A total of 335 insured banks and thrifts are included on the anti-redlining Community Reinvestment Act (CRA) evaluation schedules of the federal bank deposit insurer from July 1 through Dec. 31, the agency said in lists released Tuesday.
The Federal Deposit Insurance Corp. (FDIC) is set to review 174 banks in the third quarter of 2022 and 161 in the fourth quarter. The greatest numbers of banks slated for third-quarter CRA reviews are in Georgia (10), Illinois (12), Missouri (10), and Texas (9). The fourth quarter, the largest numbers on the schedule are in Illinois (14), Kansas (12), Missouri (9) and Texas (9).
CRA examinations, the agency noted, are scheduled based on an institution’s asset size and CRA rating. Unless there is reasonable cause, an institution with $250 million or less in assets and a CRA rating of “satisfactory” can be subject to a CRA examination no more frequently than once every 48 months. Absent reasonable cause, an institution with $250 million or less in assets and a CRA rating of “outstanding” can be subject to a CRA examination no more frequently than once every 60 months. Any of four ratings is possible in a CRA exam: outstanding, satisfactory, needs to improve, and substantial noncompliance.

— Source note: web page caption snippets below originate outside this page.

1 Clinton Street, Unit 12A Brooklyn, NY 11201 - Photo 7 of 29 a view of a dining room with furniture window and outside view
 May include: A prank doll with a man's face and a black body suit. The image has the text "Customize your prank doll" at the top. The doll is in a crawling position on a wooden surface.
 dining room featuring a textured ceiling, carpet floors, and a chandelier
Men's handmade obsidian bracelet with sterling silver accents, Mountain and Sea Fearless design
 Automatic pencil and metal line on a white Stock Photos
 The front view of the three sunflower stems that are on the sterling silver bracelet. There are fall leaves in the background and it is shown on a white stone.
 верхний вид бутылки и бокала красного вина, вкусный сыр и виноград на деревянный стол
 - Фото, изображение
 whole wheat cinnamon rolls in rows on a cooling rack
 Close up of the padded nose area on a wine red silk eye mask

CRA examinations are currently conducted under rules generally unchanged since 1995 with the Jan. 1, 2022, rescission of a rule update issued solely by the Office the Comptroller of the Currency (OCC) in 2021. All three federal banking regulators – the FDIC, OCC and Federal Reserve – on May 5 jointly issued a new proposed rule to update and modernize current CRA rules. That proposal is out for public comment until Aug. 5.